As best we can ascertain, the Commercial Division justices and counsel have adapted with little difficulty to the increased use of remote depositions. As a result, the status quo, even without the Proposal, is that remote depositions are being — and will continue to be — conducted largely without incident. Thus, we see no immediate need for a rule to further guide the court and parties in this developing area of practice.

The city bar urged the court to wait to allow additional experience with remote depositions before regulating this aspect of pretrial procedure. The city bar did suggest, however, that “good cause” is preferable to “undue hardship” as a description of the grounds for ordering a remote deposition over the objection of a party.

The New York rule change proposal also includes a sample remote deposition protocol that addresses frequent trouble spots in remote depositions, such as technology failures, security and confidentiality issues, private communications, and digital exhibits.

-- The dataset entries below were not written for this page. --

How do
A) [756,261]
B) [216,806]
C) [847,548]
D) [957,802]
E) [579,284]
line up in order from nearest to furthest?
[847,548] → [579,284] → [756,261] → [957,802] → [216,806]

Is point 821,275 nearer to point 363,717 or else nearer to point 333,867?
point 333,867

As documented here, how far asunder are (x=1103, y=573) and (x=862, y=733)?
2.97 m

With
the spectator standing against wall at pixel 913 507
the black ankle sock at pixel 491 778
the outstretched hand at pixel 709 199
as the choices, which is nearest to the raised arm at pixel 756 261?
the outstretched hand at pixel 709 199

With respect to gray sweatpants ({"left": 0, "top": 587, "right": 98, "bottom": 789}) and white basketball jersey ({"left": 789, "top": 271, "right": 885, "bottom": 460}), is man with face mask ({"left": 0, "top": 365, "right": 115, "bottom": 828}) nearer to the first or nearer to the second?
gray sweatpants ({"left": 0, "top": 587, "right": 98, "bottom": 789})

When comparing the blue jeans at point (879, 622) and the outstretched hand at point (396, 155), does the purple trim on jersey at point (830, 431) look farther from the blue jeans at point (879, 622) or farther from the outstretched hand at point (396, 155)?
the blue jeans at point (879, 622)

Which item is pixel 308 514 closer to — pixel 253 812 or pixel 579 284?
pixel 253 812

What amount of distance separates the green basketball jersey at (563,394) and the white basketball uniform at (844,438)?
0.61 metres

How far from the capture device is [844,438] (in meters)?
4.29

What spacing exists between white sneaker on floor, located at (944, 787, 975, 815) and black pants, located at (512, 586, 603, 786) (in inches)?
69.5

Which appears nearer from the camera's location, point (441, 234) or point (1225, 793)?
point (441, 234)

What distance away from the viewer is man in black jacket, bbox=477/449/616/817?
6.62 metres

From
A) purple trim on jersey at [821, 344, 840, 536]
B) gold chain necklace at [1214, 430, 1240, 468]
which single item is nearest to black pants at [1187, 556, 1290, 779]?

Remote deposition protocols establish “rules of the road” for how depositions will be conducted during litigation. Remote deposition protocols often create a framework for resolving objections, they set expectations for the types of technology to be used during the deposition, and they set out each party’s rights in the event of connectivity technology failures (e.g., inability to hear the deponent, or counsel, or inability to view digital exhibits).

For counsel approaching remote depositions for the first time, making a careful study of remote deposition protocols in other cases is a good way to learn from the experience of other litigators.

As a reminder, in New York, the state’s “supreme courts” are, in fact, trial courts. The New York Supreme Court Commercial Division is a group of specialized trial courts with jurisdiction to decide high-value business disputes.